Some commentators have described Taylor’s appropriation of cadences, drum sequencing, and other markers of hip-hop as safer from criticism than, say, Miley Cyrus’s, or Taylor’s bizarre rap parody as “T-Swizzle” from 2009. That’s partially because Taylor’s version of hip-hop is itself safe, and probably partially, it bears mentioning, because unlike Miley she worked with pretty much no black people on the album. Even if she claims the old Taylor is dead, the Taylor she is singing about is instantly recognizable: reserved yet vengeful, she is fond of domestic comforts, obsessed with notions “good” and “bad”, and always seeking a fairytale man.
By and large, the lyrics on Yung Lean’s Stranger are familiar, with a few achingly personal touches. Given his own history with addiction, as detailed in his 2016 FADER feature, one hopes the multiple references to taking hard drugs are merely fictional, but either way, it’s the sort of glorification that initially brought controversy to the 21-year-old rapper. As is often the case with Lean, it is the production, or, more accurately, the symbiosis between Lean’s delivery and his team of beatmakers’ sounds, that make his music important, and consistently ahead of the curve.
While Reputation contents itself with a rudimentary version of hip-hop — kicks, hats, and snares; more talking than singing; a general sense of aggression — Stranger understands the genre’s essentials, then takes significant steps to rework them. The songs employ an uncommon minimalism, reminiscent of pop music’s actual best song of the year, Selena Gomez’s “Bad Liar,” with its Talking Heads-sampling bass line. In fact, the art-pop icons’ “This Must Be The Place (Naive Melody)” is a great reference point for Lean’s new aesthetic, where identical riffs course through multiple instruments at once and great attention is paid to blank space. Though artfully done, Lean’s use of Auto-Tune isn’t prophetic on Stranger, but other subtle vocal manipulations are, like the increasingly tinny effect on “Metallic Intuition.”
Interestingly, on both albums, the most effective songs are the ones that sound least like the others. For Lean, it’s the Daniel Johnston-like “Agony,” with mere piano accompaniment; “Take a pill and go to sleep / I’m chasing witches in the street / I’m the last page in your book / Can’t write a song only do hooks” is, funnily enough, probably the best lyric he’s ever written. For Taylor, the highwater mark is far and away “New Year’s Day,” the emotional and spare closer that features many of the little lyrical details (cleaning up bottles after a party, squeezing hands in a taxi) that have made her best songs timeless.

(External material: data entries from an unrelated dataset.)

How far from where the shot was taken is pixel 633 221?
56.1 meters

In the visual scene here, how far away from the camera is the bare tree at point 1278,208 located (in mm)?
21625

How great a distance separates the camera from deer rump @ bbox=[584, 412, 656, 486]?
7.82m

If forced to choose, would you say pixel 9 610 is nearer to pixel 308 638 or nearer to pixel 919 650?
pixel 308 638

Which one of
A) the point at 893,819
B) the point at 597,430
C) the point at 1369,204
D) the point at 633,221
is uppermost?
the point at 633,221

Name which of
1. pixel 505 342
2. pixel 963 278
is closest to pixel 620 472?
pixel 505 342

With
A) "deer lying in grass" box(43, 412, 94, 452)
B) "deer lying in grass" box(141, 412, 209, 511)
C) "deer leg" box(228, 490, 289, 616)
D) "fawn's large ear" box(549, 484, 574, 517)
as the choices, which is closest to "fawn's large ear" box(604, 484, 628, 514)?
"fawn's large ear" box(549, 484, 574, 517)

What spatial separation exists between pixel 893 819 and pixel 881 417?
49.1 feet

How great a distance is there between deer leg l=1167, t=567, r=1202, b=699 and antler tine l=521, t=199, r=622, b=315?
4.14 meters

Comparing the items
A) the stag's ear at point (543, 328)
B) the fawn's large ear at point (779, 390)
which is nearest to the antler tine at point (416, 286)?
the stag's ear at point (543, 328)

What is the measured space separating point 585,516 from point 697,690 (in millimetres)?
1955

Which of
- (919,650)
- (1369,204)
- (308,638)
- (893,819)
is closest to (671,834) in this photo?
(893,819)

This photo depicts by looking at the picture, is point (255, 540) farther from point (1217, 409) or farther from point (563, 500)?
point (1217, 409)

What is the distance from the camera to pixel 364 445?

Arguably, the things working most against Taylor Swift at this point in her career are the massive dissimilarities between her everyday life and the lives of her fans. There’s no sound of a slamming screen door on Reputation because her home is probably equipped with fingerprint scanners now. That gulf is inevitable for a celebrity of her stature, and in some ways Reputation feels like Taylor’s earnest attempt to connect with her fans in one of the only ways available to her: through the common reference points of the zeitgeist, and pop music itself. Like Yung Lean has done so excellently on Stranger, though, she’d be better off retreating into something more singular. It’s in that thing that nobody else is doing, that thing that nobody else really gets, that artists like Lean create a new thing to feel.